How far should parents go today to pay for their children's college education? Some will bear any burden, sign any loan. Others won't. Increasingly, children rather than parents are borrowing the money.

There's no easy way of threading your way through this financial and emotional swamp. But here are some things that college-aid counselors want you to think about:

* Don't let your child go to a school you can't afford. On paper, this sounds obvious. But it's not so obvious when the child's eyes light on a school whose five-figure cost starts with a "3" or even a "2" and your income is in the middle range.

You might have worked hard to accumulate a college fund and thought that your money, plus college grants and traditional student loans, would get you through. Then you discover that even with aid you'll be, say, $10,000 short--and the college may not cover that gap.

Faced with this, some parents want to load up with loans or dissolve their IRAs. "Don't," says Patricia Ennis, assistant director of student aid at Syracuse University in New York (total sticker price this year: $30,280).

"I tell them to look at the whole picture over the next four years, and think about how those loans would impact the rest of the family," Ennis says. "The school may simply be unaffordable."

Choosing a college is like buying a car, she says. You pick the model you can afford. There are fine schools at all levels of cost.

* Don't take unnecessary loans. Low-income students might get through loan-free, by living at home and commuting to a state or community college. Their own earnings plus state and government grants might cover the cost in full.

Students who want to live away from home should apply to both state and private colleges and compare the offers. See which one requires you to borrow the least. The size of the loan should weigh heavily when you decide which school to choose.

Expensive schools sometimes give you a better deal than mid-price schools do, because they can provide more student aid.

* Don't stand by while your child overborrows. "I'm surprised at the number of parents who don't have a problem with their son or daughter taking out as many loans as they can," says Kerrie Cooper, director of financial aid for the State University of New York's College of Technology in Canton.

Students often take a federal loan ($2,625 to $5,500 for undergraduates, depending on which year of school they're in). Repayments begin when the child leaves school.

If student loans are not enough, the government offers PLUS (Parent Loan for Undergraduate Students) loans for parents. Parents can borrow the difference between the amount of money they have on hand and the college's total cost. Repayments on PLUS loans start right away.

Many parents are balking, Cooper says. Maybe they're close to retirement and don't want more loans. Maybe they can't handle more monthly payments. Maybe they think college should be the child's responsibility.

Instead of PLUS loans, many families are turning to "alternative" or "private" college loans, made by banks or state agencies.
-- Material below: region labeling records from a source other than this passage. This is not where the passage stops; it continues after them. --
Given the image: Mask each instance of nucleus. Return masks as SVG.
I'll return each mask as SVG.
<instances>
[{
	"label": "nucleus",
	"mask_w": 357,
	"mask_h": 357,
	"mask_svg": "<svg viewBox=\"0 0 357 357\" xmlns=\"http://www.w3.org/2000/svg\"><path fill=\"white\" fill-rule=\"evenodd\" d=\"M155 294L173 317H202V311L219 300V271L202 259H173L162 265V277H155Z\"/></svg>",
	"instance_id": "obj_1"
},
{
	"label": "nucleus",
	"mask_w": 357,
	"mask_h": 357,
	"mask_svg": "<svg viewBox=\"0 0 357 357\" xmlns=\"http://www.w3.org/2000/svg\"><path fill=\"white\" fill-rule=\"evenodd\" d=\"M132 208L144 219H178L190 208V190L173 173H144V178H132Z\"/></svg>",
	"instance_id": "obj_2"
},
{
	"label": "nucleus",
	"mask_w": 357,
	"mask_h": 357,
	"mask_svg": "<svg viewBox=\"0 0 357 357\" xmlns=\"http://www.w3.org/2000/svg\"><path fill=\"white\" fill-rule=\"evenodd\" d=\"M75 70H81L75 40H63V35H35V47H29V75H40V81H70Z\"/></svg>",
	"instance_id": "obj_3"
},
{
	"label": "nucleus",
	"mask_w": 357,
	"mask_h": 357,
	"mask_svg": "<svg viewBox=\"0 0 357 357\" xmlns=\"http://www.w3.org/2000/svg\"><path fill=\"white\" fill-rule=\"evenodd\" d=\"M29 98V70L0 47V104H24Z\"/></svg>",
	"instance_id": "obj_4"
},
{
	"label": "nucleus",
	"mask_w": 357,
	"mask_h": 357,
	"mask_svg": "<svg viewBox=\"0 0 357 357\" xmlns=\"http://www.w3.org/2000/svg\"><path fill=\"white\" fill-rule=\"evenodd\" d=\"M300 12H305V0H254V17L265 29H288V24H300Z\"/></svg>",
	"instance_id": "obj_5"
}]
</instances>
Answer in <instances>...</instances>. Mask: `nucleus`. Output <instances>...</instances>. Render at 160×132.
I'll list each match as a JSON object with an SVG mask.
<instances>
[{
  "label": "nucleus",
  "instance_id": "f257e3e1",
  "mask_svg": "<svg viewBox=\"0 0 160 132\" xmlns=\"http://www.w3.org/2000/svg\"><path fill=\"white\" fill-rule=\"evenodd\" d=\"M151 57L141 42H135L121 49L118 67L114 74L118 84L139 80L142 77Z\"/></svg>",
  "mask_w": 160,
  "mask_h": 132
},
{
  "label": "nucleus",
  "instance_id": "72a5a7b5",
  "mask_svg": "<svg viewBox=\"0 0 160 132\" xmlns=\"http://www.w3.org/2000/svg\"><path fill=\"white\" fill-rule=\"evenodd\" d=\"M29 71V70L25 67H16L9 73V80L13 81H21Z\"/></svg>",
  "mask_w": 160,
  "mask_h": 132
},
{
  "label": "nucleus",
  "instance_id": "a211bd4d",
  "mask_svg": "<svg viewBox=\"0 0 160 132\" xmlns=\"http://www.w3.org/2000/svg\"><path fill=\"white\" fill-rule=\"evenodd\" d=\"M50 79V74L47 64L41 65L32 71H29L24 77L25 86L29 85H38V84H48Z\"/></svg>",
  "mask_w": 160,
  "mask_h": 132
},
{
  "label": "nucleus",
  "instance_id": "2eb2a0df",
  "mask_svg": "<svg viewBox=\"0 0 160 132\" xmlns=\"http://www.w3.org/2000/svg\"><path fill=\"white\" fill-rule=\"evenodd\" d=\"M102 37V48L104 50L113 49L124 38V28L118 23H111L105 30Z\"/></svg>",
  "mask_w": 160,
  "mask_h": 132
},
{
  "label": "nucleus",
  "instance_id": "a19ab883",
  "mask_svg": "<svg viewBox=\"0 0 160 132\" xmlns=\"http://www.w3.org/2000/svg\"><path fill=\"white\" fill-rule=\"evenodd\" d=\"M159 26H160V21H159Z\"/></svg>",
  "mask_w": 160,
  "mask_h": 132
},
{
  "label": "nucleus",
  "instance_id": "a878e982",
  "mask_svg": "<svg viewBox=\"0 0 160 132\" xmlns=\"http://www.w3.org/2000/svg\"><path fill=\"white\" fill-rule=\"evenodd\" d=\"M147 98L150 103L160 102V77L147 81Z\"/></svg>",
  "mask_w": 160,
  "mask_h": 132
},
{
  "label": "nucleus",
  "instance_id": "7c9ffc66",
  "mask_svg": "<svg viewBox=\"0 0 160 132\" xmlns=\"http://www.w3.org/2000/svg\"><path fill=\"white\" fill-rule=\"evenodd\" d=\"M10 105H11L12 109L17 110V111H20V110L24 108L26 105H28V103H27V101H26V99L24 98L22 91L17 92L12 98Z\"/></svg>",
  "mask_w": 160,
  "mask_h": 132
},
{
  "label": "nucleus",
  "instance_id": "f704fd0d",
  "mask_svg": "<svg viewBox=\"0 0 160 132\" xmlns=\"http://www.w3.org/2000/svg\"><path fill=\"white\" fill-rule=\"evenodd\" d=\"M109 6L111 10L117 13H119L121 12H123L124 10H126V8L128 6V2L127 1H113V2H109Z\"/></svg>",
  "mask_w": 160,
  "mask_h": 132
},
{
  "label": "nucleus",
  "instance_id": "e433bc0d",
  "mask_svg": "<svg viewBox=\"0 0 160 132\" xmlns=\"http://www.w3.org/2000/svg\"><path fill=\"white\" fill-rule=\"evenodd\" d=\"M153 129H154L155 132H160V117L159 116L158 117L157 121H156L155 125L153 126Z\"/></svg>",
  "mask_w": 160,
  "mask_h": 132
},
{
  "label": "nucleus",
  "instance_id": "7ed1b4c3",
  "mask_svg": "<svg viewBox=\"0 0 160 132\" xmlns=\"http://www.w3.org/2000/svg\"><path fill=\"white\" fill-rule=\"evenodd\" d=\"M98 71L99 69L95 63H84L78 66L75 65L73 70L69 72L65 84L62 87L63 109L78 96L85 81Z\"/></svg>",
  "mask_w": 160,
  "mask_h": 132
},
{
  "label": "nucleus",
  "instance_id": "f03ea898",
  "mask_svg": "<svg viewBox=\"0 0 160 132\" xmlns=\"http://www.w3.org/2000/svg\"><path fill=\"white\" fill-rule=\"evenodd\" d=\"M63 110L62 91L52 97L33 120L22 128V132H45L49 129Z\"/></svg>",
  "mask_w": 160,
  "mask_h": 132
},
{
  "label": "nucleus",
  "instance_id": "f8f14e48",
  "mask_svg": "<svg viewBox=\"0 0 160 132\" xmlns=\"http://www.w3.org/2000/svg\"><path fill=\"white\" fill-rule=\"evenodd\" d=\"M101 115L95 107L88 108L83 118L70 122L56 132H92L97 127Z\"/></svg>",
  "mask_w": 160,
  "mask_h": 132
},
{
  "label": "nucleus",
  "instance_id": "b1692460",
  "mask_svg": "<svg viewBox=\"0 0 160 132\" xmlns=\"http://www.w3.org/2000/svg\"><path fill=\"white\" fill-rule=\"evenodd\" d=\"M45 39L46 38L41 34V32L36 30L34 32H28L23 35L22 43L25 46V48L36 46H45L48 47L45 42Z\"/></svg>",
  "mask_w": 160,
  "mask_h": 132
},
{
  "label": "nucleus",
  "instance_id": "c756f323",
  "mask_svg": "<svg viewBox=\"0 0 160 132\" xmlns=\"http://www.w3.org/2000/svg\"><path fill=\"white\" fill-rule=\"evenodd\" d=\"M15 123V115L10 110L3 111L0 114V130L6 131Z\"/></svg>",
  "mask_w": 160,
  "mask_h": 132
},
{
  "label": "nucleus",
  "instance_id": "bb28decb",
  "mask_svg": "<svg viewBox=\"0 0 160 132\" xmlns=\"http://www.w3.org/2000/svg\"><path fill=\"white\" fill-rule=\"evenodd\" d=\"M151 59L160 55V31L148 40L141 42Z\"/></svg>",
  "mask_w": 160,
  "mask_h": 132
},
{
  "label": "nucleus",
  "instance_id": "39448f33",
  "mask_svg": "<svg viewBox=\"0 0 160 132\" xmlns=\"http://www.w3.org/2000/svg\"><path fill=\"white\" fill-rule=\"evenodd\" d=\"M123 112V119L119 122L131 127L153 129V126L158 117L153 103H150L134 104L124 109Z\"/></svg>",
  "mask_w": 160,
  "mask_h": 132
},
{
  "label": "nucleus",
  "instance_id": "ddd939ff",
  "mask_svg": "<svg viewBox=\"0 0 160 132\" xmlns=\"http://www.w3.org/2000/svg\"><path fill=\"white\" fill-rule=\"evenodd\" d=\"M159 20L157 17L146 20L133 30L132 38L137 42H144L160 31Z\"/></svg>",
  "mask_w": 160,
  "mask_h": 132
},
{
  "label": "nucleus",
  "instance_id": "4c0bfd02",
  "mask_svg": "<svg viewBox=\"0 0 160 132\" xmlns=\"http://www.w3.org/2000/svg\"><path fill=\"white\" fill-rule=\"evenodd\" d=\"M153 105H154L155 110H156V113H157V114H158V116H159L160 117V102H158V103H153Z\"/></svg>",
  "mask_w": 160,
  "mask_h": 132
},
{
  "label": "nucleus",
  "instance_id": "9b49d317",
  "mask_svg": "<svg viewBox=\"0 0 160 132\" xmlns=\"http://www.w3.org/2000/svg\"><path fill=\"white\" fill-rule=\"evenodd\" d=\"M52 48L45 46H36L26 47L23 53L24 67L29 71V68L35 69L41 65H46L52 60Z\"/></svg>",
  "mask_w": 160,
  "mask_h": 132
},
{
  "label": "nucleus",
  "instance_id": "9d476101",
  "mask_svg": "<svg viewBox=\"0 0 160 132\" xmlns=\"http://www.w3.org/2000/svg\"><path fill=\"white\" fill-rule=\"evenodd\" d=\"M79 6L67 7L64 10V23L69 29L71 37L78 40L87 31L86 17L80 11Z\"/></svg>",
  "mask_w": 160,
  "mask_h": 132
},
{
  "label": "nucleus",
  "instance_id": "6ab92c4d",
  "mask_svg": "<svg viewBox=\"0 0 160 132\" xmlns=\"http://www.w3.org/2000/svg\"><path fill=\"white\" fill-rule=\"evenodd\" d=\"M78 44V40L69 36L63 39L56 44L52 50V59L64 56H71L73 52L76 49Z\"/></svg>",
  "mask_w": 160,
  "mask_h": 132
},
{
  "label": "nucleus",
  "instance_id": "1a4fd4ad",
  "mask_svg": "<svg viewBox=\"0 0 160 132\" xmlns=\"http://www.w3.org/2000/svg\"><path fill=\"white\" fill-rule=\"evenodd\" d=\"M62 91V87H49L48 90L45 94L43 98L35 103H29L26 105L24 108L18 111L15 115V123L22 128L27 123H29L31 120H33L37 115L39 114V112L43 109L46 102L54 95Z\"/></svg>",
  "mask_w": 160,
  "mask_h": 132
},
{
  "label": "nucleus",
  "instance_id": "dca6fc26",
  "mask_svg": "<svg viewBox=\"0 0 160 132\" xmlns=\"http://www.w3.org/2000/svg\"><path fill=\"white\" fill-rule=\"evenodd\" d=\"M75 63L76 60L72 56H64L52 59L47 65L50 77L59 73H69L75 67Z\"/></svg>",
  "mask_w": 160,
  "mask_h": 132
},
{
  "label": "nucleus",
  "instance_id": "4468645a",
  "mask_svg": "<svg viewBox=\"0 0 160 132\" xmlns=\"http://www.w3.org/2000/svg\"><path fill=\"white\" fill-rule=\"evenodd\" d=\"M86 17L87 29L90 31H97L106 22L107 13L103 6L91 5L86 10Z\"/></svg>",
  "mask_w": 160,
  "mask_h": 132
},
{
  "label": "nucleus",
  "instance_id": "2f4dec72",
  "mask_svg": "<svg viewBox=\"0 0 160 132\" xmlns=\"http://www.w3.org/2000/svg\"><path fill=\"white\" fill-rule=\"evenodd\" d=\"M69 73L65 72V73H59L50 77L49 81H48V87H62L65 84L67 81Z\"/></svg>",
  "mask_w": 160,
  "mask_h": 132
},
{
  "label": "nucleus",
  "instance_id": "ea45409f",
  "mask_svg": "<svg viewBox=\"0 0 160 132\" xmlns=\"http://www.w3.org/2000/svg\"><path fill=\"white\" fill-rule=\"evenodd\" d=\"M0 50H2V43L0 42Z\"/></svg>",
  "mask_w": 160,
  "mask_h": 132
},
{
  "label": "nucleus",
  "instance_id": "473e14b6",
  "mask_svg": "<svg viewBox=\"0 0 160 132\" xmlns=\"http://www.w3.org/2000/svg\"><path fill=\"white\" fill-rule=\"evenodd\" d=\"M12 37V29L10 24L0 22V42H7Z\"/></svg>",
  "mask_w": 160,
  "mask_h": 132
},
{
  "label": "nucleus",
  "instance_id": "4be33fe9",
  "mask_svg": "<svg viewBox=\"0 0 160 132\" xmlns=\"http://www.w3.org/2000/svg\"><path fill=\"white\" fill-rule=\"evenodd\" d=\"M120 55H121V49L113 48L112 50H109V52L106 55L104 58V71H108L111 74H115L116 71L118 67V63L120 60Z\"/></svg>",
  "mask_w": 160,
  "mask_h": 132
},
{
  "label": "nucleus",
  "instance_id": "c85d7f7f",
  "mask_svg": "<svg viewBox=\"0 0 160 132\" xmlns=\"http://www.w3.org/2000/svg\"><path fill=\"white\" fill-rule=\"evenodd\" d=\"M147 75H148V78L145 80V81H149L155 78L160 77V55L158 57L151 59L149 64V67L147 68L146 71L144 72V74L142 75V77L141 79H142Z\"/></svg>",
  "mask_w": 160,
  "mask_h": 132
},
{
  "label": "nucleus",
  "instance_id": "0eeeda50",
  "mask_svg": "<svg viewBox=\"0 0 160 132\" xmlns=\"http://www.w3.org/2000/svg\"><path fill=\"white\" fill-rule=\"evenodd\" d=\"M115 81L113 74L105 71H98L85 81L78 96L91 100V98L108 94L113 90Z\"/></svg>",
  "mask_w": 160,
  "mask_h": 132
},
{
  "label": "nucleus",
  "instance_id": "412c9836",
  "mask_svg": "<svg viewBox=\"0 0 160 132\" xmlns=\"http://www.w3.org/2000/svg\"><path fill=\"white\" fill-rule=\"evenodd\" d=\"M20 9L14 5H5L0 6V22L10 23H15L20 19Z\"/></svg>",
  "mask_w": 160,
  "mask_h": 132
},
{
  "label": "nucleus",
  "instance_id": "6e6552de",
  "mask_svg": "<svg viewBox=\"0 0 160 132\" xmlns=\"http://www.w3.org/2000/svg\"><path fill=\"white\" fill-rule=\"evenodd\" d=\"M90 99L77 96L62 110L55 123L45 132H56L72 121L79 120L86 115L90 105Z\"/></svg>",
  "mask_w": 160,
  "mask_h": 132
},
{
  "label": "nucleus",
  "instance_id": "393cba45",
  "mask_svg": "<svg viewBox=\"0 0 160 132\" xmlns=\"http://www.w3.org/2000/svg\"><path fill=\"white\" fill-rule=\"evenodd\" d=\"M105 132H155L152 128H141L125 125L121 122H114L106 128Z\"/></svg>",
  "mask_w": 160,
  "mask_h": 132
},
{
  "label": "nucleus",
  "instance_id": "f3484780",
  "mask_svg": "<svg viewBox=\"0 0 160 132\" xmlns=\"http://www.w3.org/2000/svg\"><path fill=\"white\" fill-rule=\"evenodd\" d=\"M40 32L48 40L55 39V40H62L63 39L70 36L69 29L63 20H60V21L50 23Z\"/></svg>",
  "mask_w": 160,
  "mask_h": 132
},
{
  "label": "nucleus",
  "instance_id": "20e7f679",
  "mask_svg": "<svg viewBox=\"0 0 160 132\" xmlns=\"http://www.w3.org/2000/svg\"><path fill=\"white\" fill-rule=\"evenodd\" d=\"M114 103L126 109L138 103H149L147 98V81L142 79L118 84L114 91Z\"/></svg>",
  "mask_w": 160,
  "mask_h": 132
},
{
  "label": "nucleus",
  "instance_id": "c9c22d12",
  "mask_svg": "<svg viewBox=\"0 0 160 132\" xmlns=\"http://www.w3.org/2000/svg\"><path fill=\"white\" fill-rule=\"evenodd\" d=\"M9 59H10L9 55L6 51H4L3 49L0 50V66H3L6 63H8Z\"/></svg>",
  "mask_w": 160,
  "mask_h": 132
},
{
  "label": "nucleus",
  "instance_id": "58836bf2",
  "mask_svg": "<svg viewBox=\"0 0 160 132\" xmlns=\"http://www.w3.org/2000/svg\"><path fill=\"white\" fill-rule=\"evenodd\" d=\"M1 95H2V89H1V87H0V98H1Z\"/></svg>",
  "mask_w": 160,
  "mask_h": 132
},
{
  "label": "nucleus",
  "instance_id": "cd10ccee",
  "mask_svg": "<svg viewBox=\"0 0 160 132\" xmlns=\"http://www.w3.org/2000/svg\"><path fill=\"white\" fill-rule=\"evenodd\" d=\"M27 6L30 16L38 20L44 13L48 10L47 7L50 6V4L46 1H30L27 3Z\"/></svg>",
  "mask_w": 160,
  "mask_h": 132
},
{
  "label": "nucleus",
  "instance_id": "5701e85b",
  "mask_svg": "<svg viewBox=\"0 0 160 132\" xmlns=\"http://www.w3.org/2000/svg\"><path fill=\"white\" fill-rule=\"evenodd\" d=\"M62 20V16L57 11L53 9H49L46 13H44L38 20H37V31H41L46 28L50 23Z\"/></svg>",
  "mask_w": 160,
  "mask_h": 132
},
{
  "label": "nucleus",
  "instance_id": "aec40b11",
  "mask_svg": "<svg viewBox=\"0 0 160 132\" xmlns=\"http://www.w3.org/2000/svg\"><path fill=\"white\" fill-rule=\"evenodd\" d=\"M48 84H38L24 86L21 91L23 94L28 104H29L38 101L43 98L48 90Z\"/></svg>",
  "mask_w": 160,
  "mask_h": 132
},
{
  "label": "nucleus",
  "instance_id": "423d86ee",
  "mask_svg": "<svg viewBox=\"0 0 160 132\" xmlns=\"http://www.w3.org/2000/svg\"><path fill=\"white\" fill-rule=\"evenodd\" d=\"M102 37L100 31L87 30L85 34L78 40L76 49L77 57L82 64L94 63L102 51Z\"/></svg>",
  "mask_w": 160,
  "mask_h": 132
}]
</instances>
Private loans normally go to the student, often with the parent as co-signer. Repayments don't have to start until the student leaves school. The variable interest rate currently ranges from roughly 8 percent to 10 percent, with no ceiling on how high rates can climb.

By contrast, PLUS loans currently cost 7.72 percent, with the rate capped at 9 percent.

"I recommend the PLUS loans for parents first," Ennis says. "I don't like to see students take on so much debt."

Cooper thinks students don't understand the impact that big loans will have on their lives. "When they leave, they're often surprised at the total they've borrowed," she says.

* If your children are still young, don't overlook the terrific new college investment plans-- called 529 plans--being created by many states. You put your money into a plan, and it grows tax-deferred; when it's withdrawn for higher-education expenses, the gains are taxed in the child's bracket. You can use the money at any school, in any state.

To see if your own state has a plan, ask the financial-aid office of a nearby college or check www.collegesavings.org. Or join the excellent plans offered by New York (1-877-697-2837, managed by the teachers' pension fund, TIAA-CREF) or one of the three plans managed by Fidelity (1-800-544-1914).